She Would Have Been 14: On Éloïse, Grief and the Great Waters of Annecy
Hello,
This week I have been in mourning, more so than I had anticipated after all this time, and yet it is fitting, given the topic of grief, which we will gather around next month in our second Coaching Short. After nearly 15 years of speaking relatively little about this immense experience, I realise that this part of my grief story does need to be shared and witnessed. It is the act of sharing and witnessing that will help me transition into the next chapter, knowing I am held by my family, friends and community as I bring her home.
It's currently half-term holidays, and I arrived in France on Sunday only to wake with a burning temperature and a deep chest infection. In Chinese Medicine it is believed the organ associated with grief is our lungs.
We are here to pack down our home, which we have been ridiculously blessed to have for the last fifteen years.
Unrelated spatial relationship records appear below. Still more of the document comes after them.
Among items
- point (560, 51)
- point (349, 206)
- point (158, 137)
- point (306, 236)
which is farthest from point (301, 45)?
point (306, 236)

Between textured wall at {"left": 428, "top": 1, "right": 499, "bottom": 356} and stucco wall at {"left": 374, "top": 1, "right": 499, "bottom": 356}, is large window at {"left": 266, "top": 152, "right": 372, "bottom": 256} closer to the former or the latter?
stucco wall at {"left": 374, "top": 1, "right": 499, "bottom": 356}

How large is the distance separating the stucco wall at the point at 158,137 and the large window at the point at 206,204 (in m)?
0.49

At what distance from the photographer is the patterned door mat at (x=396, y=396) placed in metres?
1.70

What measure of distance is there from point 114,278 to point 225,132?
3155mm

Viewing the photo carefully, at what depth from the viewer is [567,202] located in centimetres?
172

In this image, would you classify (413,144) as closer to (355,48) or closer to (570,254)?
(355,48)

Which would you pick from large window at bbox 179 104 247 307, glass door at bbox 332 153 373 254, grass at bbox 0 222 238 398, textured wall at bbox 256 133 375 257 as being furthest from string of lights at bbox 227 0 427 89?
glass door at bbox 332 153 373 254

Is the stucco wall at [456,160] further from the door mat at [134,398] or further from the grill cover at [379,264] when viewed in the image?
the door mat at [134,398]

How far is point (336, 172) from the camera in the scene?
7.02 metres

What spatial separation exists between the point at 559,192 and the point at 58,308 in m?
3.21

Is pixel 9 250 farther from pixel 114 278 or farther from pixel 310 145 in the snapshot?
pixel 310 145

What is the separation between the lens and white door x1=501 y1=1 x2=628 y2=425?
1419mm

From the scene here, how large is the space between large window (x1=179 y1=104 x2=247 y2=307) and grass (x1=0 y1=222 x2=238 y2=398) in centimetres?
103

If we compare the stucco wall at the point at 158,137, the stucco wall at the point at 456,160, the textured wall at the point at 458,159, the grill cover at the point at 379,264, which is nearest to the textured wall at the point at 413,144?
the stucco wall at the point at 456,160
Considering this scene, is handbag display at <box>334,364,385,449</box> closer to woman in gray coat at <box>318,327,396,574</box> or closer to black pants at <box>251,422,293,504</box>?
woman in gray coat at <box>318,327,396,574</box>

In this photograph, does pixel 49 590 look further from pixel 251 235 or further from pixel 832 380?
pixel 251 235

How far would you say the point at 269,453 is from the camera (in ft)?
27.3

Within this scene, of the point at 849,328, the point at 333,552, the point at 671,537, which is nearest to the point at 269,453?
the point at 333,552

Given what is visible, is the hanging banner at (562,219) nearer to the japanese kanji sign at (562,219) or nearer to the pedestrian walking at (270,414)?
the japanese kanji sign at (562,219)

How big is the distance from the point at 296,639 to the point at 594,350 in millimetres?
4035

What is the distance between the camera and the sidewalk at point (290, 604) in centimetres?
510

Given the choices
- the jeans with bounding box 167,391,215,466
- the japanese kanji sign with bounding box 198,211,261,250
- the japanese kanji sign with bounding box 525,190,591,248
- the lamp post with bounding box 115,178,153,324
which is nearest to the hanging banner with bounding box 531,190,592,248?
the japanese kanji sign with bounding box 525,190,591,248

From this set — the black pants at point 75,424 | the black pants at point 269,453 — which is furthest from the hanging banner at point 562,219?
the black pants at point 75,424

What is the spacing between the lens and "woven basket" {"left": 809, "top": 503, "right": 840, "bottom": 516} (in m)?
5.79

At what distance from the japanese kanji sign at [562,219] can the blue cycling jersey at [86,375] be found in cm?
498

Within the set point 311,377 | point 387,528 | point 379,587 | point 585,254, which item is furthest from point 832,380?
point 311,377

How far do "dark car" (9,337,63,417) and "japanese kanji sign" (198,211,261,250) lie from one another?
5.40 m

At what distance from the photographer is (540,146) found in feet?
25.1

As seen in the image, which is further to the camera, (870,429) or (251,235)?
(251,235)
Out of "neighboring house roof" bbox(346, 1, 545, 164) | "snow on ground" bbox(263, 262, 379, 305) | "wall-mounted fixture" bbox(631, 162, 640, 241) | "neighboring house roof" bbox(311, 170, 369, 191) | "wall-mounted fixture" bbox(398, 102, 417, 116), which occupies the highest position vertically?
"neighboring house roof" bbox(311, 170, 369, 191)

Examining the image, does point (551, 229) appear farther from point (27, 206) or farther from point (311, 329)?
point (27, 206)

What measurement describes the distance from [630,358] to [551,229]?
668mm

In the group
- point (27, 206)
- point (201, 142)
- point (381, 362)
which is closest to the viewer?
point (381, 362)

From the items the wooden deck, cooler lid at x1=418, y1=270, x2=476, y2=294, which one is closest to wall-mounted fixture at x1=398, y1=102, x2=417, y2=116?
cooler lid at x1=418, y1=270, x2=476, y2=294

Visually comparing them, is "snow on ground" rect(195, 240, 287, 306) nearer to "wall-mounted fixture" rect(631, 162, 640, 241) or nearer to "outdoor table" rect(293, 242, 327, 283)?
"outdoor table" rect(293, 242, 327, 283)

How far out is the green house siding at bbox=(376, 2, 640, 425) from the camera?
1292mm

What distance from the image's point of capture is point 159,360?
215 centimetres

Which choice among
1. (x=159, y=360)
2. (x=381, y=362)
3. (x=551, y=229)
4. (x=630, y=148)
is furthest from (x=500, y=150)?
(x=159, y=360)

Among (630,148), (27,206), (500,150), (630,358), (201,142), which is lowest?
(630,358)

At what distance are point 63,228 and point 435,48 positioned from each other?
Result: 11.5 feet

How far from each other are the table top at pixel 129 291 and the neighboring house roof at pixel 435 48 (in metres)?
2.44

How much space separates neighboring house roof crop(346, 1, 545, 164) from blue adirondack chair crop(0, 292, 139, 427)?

It's in this house and in this beauteous region of France that my first-born daughter was born and died. Her name is Éloïse, and her ashes were offered to the alpine stream that flows right alongside the house into Lake Annecy - Lac d'Annecy.
Here, her cremated flesh and bones are at one with the crystalline clear turquoise waters of this freshwater lake. It has comforted me to know that she is forever part of this pristine water source, but I hadn't fully realised just how much this place and space had been keeping her alive for me.